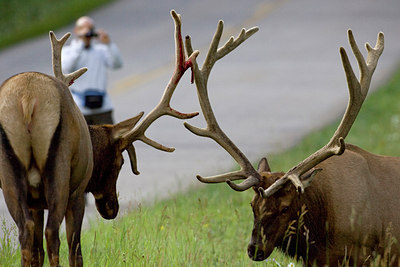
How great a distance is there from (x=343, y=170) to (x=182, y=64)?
154 cm

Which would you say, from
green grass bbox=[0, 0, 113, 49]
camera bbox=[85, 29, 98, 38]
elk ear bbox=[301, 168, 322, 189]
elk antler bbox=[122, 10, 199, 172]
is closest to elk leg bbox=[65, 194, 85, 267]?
elk antler bbox=[122, 10, 199, 172]

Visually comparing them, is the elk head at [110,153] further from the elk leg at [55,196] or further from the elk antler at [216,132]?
the elk leg at [55,196]

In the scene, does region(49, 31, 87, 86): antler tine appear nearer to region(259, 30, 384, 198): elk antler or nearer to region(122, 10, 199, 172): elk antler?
region(122, 10, 199, 172): elk antler

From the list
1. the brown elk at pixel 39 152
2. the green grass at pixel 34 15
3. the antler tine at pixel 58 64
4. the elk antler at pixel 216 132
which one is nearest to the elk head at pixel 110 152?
the elk antler at pixel 216 132

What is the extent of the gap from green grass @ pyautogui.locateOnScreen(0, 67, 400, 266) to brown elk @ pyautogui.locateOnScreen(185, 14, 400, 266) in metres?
0.37

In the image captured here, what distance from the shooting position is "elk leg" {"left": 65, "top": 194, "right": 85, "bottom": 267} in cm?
686

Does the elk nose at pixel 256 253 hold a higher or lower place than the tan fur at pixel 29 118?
lower

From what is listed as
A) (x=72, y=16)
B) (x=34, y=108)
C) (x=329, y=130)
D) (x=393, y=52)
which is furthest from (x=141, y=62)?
(x=34, y=108)

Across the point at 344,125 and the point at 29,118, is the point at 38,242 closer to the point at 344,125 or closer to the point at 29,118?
the point at 29,118

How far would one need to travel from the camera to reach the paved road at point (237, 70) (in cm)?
1420

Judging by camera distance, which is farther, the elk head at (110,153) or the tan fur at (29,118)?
the elk head at (110,153)

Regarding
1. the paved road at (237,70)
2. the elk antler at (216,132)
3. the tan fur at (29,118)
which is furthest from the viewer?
the paved road at (237,70)

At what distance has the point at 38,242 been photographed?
6.89 m

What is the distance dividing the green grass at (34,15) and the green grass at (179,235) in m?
13.1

▸ **STATED PROBLEM**:
Quote verbatim the line containing "Visually comparing them, is" and every line after it through the end of the records above.

▸ **SOLVED PROBLEM**:
Visually comparing them, is the elk head at [110,153] further from the elk leg at [55,196] or further from the elk antler at [216,132]?
the elk leg at [55,196]

In the scene, does region(49, 31, 87, 86): antler tine appear nearer to region(259, 30, 384, 198): elk antler or nearer to region(122, 10, 199, 172): elk antler?
region(122, 10, 199, 172): elk antler

From the list
1. the brown elk at pixel 39 152
2. the green grass at pixel 34 15
3. the antler tine at pixel 58 64
4. the elk antler at pixel 216 132
which one is nearest to the elk head at pixel 110 152?
the elk antler at pixel 216 132

What is the extent of the gap from green grass @ pyautogui.locateOnScreen(0, 67, 400, 266) to brown elk @ pyautogui.locateOnScreen(185, 14, 400, 266) in metres?
0.37

In the image captured here, what distance from the shooting position is "elk leg" {"left": 65, "top": 194, "right": 85, "bottom": 267} in cm?
686

Does the elk nose at pixel 256 253 hold a higher or lower place than the tan fur at pixel 29 118?
lower

From what is listed as
A) (x=72, y=16)
B) (x=34, y=108)
C) (x=329, y=130)
D) (x=393, y=52)
which is furthest from (x=141, y=62)?
(x=34, y=108)

Across the point at 344,125 and the point at 29,118, is the point at 38,242 closer to the point at 344,125 or closer to the point at 29,118?
the point at 29,118

How far would one need to travel from the camera to reach the paved road at point (237, 70) (in cm)?
1420

Judging by camera distance, which is farther, the elk head at (110,153) or the tan fur at (29,118)?
the elk head at (110,153)

Regarding
1. the paved road at (237,70)
2. the elk antler at (216,132)
3. the tan fur at (29,118)
which is furthest from the viewer?
the paved road at (237,70)

At what distance has the point at 38,242 been photographed?
6.89 m

What is the distance dividing the green grass at (34,15) and the green grass at (179,235) in m?
13.1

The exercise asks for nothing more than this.